Most Jobs are Probably Now Safe from AI
Since GPT-3 came out in 2020, technologists around the world have been trying to figure out what could be done with it (or more broadly, with LLMs). And we did quite a few things – from impressive language translators to AI interviewers, from sycophantic synthetic boyfriends to vibe coding agents. Not to mention the text-generation work, which has flooded the internet – and even some physical books – with AI slop.
But as Eric Ries argues in The Lean Startup, a more pertinent question than whether we can build something is whether we should – can a sustainable business be built around it? I’d argue that for many LLM-based products, we can now say the answer is no.

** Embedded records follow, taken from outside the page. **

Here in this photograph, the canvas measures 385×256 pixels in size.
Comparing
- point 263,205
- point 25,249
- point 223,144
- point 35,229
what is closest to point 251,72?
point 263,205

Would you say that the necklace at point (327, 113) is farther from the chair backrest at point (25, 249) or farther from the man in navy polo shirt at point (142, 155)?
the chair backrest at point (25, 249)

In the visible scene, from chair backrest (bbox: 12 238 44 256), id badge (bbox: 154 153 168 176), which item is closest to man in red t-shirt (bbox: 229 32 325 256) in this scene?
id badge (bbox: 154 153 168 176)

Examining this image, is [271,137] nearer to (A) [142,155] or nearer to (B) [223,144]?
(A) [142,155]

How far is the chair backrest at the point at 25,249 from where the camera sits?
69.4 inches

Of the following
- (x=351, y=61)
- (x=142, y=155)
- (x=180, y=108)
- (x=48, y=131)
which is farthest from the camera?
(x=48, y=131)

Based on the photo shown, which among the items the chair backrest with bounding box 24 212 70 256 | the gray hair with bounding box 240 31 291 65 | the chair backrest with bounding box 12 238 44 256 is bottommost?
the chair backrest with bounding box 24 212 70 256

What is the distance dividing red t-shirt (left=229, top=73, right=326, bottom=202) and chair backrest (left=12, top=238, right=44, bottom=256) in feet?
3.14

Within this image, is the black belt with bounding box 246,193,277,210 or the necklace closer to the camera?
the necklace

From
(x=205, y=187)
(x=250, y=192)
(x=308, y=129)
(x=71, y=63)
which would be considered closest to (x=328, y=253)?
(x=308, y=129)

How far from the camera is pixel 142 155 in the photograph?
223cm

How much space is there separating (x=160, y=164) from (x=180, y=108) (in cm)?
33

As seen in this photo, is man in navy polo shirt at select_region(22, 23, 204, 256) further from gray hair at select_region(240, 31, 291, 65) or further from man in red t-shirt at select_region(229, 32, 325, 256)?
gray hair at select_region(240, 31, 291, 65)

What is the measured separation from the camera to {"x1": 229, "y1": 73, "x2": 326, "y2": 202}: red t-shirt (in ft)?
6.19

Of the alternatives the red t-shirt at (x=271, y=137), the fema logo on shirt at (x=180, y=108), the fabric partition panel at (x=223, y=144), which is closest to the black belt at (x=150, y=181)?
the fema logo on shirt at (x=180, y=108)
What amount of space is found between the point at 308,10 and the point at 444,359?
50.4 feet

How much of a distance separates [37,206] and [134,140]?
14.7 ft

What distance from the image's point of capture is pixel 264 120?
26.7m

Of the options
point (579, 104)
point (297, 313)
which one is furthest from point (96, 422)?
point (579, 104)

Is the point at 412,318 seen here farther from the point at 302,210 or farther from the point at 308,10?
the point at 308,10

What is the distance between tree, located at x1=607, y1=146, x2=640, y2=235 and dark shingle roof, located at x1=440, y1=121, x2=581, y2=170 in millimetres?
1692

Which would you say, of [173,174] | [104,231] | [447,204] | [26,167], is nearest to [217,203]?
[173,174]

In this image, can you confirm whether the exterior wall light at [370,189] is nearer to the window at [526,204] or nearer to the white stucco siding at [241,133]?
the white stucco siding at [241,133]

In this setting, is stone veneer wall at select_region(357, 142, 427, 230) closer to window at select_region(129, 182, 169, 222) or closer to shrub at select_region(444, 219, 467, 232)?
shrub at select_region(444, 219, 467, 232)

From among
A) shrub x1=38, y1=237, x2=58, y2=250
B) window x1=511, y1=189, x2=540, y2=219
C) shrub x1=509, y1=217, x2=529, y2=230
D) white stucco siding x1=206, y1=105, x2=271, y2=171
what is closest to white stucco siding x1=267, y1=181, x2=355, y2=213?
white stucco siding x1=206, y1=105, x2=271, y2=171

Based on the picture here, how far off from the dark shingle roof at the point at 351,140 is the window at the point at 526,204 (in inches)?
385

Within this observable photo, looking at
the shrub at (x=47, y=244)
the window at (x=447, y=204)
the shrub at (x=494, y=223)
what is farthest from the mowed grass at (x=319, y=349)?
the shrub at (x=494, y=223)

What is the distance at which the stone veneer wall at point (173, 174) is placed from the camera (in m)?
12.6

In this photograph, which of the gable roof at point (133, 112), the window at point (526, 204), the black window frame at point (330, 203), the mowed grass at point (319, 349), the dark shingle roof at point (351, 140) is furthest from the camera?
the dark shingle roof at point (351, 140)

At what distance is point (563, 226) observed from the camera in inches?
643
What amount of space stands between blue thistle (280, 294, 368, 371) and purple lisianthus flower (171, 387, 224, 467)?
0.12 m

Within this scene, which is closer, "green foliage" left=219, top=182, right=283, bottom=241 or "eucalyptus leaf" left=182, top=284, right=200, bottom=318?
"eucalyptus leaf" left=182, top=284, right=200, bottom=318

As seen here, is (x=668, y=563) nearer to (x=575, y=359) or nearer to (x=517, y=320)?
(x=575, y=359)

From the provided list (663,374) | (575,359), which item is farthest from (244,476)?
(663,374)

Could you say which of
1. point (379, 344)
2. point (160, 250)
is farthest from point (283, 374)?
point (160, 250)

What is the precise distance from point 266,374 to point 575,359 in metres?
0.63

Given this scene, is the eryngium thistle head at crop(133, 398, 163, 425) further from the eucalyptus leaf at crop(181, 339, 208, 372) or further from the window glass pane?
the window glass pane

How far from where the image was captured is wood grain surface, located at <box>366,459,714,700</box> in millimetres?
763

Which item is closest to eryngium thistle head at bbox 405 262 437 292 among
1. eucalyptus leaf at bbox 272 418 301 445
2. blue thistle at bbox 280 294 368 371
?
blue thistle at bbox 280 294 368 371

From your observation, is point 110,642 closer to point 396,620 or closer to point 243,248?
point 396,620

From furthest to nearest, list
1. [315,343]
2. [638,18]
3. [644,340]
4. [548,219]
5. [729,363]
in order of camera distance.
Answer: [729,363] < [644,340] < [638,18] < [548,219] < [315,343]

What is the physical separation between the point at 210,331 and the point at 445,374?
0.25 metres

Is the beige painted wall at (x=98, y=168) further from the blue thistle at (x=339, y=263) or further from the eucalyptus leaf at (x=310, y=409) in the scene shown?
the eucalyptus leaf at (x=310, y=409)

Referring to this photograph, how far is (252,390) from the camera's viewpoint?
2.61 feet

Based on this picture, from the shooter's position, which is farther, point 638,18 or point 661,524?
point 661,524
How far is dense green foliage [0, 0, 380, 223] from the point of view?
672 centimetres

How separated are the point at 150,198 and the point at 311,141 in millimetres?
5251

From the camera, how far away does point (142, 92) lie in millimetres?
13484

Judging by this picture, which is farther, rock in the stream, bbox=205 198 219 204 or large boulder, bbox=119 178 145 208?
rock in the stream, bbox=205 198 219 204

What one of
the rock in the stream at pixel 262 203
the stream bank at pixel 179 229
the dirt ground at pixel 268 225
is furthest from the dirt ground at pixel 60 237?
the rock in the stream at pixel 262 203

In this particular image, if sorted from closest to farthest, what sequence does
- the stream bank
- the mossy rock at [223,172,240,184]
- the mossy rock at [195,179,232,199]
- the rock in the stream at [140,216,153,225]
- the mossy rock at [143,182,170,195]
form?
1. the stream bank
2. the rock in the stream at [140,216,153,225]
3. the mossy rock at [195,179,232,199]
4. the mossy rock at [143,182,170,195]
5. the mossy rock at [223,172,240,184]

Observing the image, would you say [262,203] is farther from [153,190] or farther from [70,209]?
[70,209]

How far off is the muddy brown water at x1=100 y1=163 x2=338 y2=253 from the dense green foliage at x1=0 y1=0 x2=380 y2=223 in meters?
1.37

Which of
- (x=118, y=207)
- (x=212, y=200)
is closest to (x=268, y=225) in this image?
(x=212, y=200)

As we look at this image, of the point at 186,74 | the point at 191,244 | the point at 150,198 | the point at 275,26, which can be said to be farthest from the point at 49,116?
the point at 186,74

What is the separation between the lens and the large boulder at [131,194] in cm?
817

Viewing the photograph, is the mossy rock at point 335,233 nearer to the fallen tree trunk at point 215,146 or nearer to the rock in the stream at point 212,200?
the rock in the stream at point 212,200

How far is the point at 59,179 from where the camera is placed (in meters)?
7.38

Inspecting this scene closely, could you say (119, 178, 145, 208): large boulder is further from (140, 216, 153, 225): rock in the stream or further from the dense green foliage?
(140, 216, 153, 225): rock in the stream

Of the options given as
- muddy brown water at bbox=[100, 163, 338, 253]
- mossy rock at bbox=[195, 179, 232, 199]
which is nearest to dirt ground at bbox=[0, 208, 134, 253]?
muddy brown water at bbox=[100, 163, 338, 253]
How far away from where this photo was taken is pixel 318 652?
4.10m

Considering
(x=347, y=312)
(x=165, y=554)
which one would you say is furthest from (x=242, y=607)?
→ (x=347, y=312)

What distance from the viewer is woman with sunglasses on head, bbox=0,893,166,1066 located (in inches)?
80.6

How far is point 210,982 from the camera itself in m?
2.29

LLMs are unreliable, and no text they generate can ever be pre-certified as “correct.” Not factually, and more importantly, not in code. As a corollary, this rules out most applications of LLMs in software engineering fields where guarantees are non-negotiable: financial, medical, aviation, automotive, national security, and so on. It’s not only that the code has to be signed off by humans, but that every component must be written to a degree of correctness that simply isn’t guaranteed across the stack when generative AI is involved.
And it’s not just software. Even if marketing claimed LLM doctors had a decent track record, would you really want to be diagnosed by one when your health is on the line? Would you go to an AI radiologist, knowing that 1 in 1,000 patients might receive a lethal radiation dose – followed by “You’re absolutely right, that dose would kill a patient” only when someone challenges the model after your procedure? Mind you, the odds of substantially incorrect output right now are closer to 1 in 2.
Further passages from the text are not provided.